---------- Document passage

# SnowBuster 828



## woodtick007 (Apr 9, 2011)

Anyone have one of these or used this design in the past? I am thinking about purchasing the one in the photo.


----------



## woodtick007 (Apr 9, 2011)

this photo lol


----------



## Shryp (Jan 1, 2011)

Looks like the old paddle wheel design used by the early Simplicity and Bob-Cat blowers. Never used them myself, but I heard they work well.


----------



## td5771 (Feb 21, 2011)

I dont know how much it is but the parallel impellers work fantastic.


----------



## woodtick007 (Apr 9, 2011)

td5771 said:


> I dont know how much it is but the parallel impellers work fantastic.


Its not much at all. I was just reading they are difficult to move around. I would love it but I have a small area The unit is in excellent condition.


----------



## MGreiner (Dec 12, 2011)

I got one this Fall as a trash pick. A new fuel line and a little adjustment of the 5hp(?) Briggs is all it needed. That thing can sure throw a ton. I need to do an oil change and some greasing before I'd run it much more.


----------



## skippy1969 (Mar 16, 2013)

I had the 5hp version of this blower. A great machine! Only downfall is it only has two speeds slow and slower.......

--------------------

_To be done_.
(1) In the SnowBuster 828 thread, what reason does woodtick007 give for hesitating to buy the machine? Answer in one to three sentences.
(2) From the SnowBuster 828 thread, print the text starting with "## MGreiner (Dec" and going on through "slow and slower.......".
The entries aren't needed for this work.

---------- Record extracts

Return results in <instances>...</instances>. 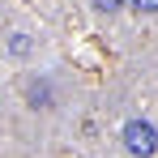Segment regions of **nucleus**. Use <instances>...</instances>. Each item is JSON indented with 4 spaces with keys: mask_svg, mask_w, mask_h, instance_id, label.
I'll return each instance as SVG.
<instances>
[{
    "mask_svg": "<svg viewBox=\"0 0 158 158\" xmlns=\"http://www.w3.org/2000/svg\"><path fill=\"white\" fill-rule=\"evenodd\" d=\"M124 145H128V154L150 158L158 150V128L150 120H128V124H124Z\"/></svg>",
    "mask_w": 158,
    "mask_h": 158,
    "instance_id": "obj_1",
    "label": "nucleus"
},
{
    "mask_svg": "<svg viewBox=\"0 0 158 158\" xmlns=\"http://www.w3.org/2000/svg\"><path fill=\"white\" fill-rule=\"evenodd\" d=\"M9 52H13V56H26V52H30V34H13Z\"/></svg>",
    "mask_w": 158,
    "mask_h": 158,
    "instance_id": "obj_2",
    "label": "nucleus"
},
{
    "mask_svg": "<svg viewBox=\"0 0 158 158\" xmlns=\"http://www.w3.org/2000/svg\"><path fill=\"white\" fill-rule=\"evenodd\" d=\"M137 13H158V0H132Z\"/></svg>",
    "mask_w": 158,
    "mask_h": 158,
    "instance_id": "obj_3",
    "label": "nucleus"
},
{
    "mask_svg": "<svg viewBox=\"0 0 158 158\" xmlns=\"http://www.w3.org/2000/svg\"><path fill=\"white\" fill-rule=\"evenodd\" d=\"M120 4H124V0H94V9H103V13H115Z\"/></svg>",
    "mask_w": 158,
    "mask_h": 158,
    "instance_id": "obj_4",
    "label": "nucleus"
}]
</instances>
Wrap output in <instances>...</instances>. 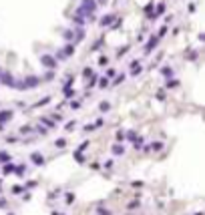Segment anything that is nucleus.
I'll return each instance as SVG.
<instances>
[{"instance_id":"423d86ee","label":"nucleus","mask_w":205,"mask_h":215,"mask_svg":"<svg viewBox=\"0 0 205 215\" xmlns=\"http://www.w3.org/2000/svg\"><path fill=\"white\" fill-rule=\"evenodd\" d=\"M72 52H75V44H67L62 48V54H65V57H70Z\"/></svg>"},{"instance_id":"7ed1b4c3","label":"nucleus","mask_w":205,"mask_h":215,"mask_svg":"<svg viewBox=\"0 0 205 215\" xmlns=\"http://www.w3.org/2000/svg\"><path fill=\"white\" fill-rule=\"evenodd\" d=\"M0 80H2L6 87H16V80H14V77H12V75H8V72H0Z\"/></svg>"},{"instance_id":"39448f33","label":"nucleus","mask_w":205,"mask_h":215,"mask_svg":"<svg viewBox=\"0 0 205 215\" xmlns=\"http://www.w3.org/2000/svg\"><path fill=\"white\" fill-rule=\"evenodd\" d=\"M113 14H107V16H102V20H101V26H109V24L113 22Z\"/></svg>"},{"instance_id":"1a4fd4ad","label":"nucleus","mask_w":205,"mask_h":215,"mask_svg":"<svg viewBox=\"0 0 205 215\" xmlns=\"http://www.w3.org/2000/svg\"><path fill=\"white\" fill-rule=\"evenodd\" d=\"M161 72H163V77H171V75H173V70H171V67H165V68H161Z\"/></svg>"},{"instance_id":"6e6552de","label":"nucleus","mask_w":205,"mask_h":215,"mask_svg":"<svg viewBox=\"0 0 205 215\" xmlns=\"http://www.w3.org/2000/svg\"><path fill=\"white\" fill-rule=\"evenodd\" d=\"M10 117H12L10 111H2V113H0V121H6V119H10Z\"/></svg>"},{"instance_id":"20e7f679","label":"nucleus","mask_w":205,"mask_h":215,"mask_svg":"<svg viewBox=\"0 0 205 215\" xmlns=\"http://www.w3.org/2000/svg\"><path fill=\"white\" fill-rule=\"evenodd\" d=\"M157 42H159V38H157V36H151V40H149L147 42V46H145V52H153V48H155V46H157Z\"/></svg>"},{"instance_id":"f257e3e1","label":"nucleus","mask_w":205,"mask_h":215,"mask_svg":"<svg viewBox=\"0 0 205 215\" xmlns=\"http://www.w3.org/2000/svg\"><path fill=\"white\" fill-rule=\"evenodd\" d=\"M40 62H42L46 68H50V70L57 68V58L50 57V54H42V57H40Z\"/></svg>"},{"instance_id":"f03ea898","label":"nucleus","mask_w":205,"mask_h":215,"mask_svg":"<svg viewBox=\"0 0 205 215\" xmlns=\"http://www.w3.org/2000/svg\"><path fill=\"white\" fill-rule=\"evenodd\" d=\"M38 85H40V79H38V77H26L22 89H34V87H38Z\"/></svg>"},{"instance_id":"0eeeda50","label":"nucleus","mask_w":205,"mask_h":215,"mask_svg":"<svg viewBox=\"0 0 205 215\" xmlns=\"http://www.w3.org/2000/svg\"><path fill=\"white\" fill-rule=\"evenodd\" d=\"M32 161H34V163H36V165H42V163H44V159L40 157L38 153H34V155H32Z\"/></svg>"},{"instance_id":"f8f14e48","label":"nucleus","mask_w":205,"mask_h":215,"mask_svg":"<svg viewBox=\"0 0 205 215\" xmlns=\"http://www.w3.org/2000/svg\"><path fill=\"white\" fill-rule=\"evenodd\" d=\"M163 10H165V6H163V4H159V6H157V14H161ZM157 14H155V16H157Z\"/></svg>"},{"instance_id":"9b49d317","label":"nucleus","mask_w":205,"mask_h":215,"mask_svg":"<svg viewBox=\"0 0 205 215\" xmlns=\"http://www.w3.org/2000/svg\"><path fill=\"white\" fill-rule=\"evenodd\" d=\"M62 36H65V38H67V40H72V32H70V30H67V32L62 34Z\"/></svg>"},{"instance_id":"ddd939ff","label":"nucleus","mask_w":205,"mask_h":215,"mask_svg":"<svg viewBox=\"0 0 205 215\" xmlns=\"http://www.w3.org/2000/svg\"><path fill=\"white\" fill-rule=\"evenodd\" d=\"M97 4H107V0H99V2H97Z\"/></svg>"},{"instance_id":"9d476101","label":"nucleus","mask_w":205,"mask_h":215,"mask_svg":"<svg viewBox=\"0 0 205 215\" xmlns=\"http://www.w3.org/2000/svg\"><path fill=\"white\" fill-rule=\"evenodd\" d=\"M177 85H179V80H175V79L167 80V87H169V89H173V87H177Z\"/></svg>"}]
</instances>
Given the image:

--------------------

_Set of answers_.
(1) Woodtick007 had read that these machines are difficult to move around and has only a small area to clear. That concern stands against the low price and the unit's excellent condition.

(2)
## MGreiner (Dec 12, 2011)

I got one this Fall as a trash pick. A new fuel line and a little adjustment of the 5hp(?) Briggs is all it needed. That thing can sure throw a ton. I need to do an oil change and some greasing before I'd run it much more.


----------



## skippy1969 (Mar 16, 2013)

I had the 5hp version of this blower. A great machine! Only downfall is it only has two speeds slow and slower.......